With global demand reaching more than 4000 tons in 2013, gold is used worldwide not only for jewelry, but for electronics, drug delivery, sensing, and deep-space applications. Incredibly, gold in solution is taken up by the roots of trees and by some ground-dwelling bacteria, and converted to low-concentration-level gold nanoparticles whose detection could signal larger deposits underneath. With the average crustal abundance of gold at 1.3 parts per billion (ppb), detecting anomalous concentration levels up to 8 parts per million (ppm) is critical for finding new gold sources.

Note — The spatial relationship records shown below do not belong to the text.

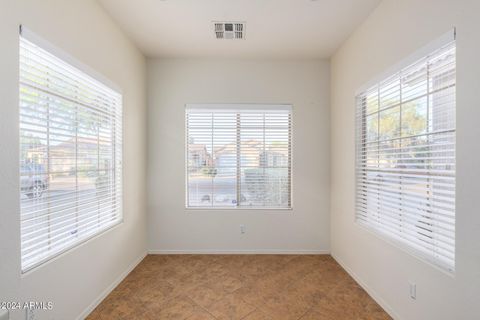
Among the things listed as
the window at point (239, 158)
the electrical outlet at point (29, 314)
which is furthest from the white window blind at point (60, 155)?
the window at point (239, 158)

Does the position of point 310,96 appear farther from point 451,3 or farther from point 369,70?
point 451,3

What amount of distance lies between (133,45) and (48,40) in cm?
158

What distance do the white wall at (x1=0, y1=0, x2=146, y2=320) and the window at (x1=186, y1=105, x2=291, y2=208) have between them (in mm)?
825

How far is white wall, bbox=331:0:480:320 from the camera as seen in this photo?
1.46 m

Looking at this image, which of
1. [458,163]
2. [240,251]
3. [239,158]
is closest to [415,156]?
[458,163]

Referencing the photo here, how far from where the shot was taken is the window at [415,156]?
1.68m

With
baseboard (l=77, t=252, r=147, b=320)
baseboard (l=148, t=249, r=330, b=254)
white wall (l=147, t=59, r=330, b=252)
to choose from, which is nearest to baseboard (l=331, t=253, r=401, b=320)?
baseboard (l=148, t=249, r=330, b=254)

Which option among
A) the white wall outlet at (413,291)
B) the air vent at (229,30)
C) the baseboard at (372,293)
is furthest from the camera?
the air vent at (229,30)

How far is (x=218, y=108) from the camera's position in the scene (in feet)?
12.1

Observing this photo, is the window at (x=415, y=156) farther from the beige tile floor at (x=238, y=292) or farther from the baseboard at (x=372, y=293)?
the beige tile floor at (x=238, y=292)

While easy to detect in parts-per-million concentrations using x-ray fluorescence (XRF) techniques, parts-per-million-level gold detection is more elusive. Unfortunately, parts-per-billion detection through inductively coupled plasma mass spectroscopy (ICP-MS) and inductively coupled plasma atomic-emission spectroscopy (ICP-AES) requires the ore sample to be transported to the lab and processed, adding significant time to the exploration workflow.
Recognizing that gold has unique optical properties such as localized surface plasmon resonance (SPR) and a catalytic effect on fluorophores that can be used for sensing methods, researchers at the University of Adelaide (Adelaide, SA, Australia) are exploring the utility of the optical absorbance and fluorescence in detection of low concentrations of gold in the field at the drilling site without arduous sample preparation.1
To determine the optimal means of detecting parts-per-billion traces of gold nanoparticles, the researchers used various concentrations of gold nanoparticles in solution with diameters of 5, 20, and 50 nm. Then, they compared the detection limit achievable with SPR and fluorescence using both laboratory and handheld or portable spectroscopy instruments.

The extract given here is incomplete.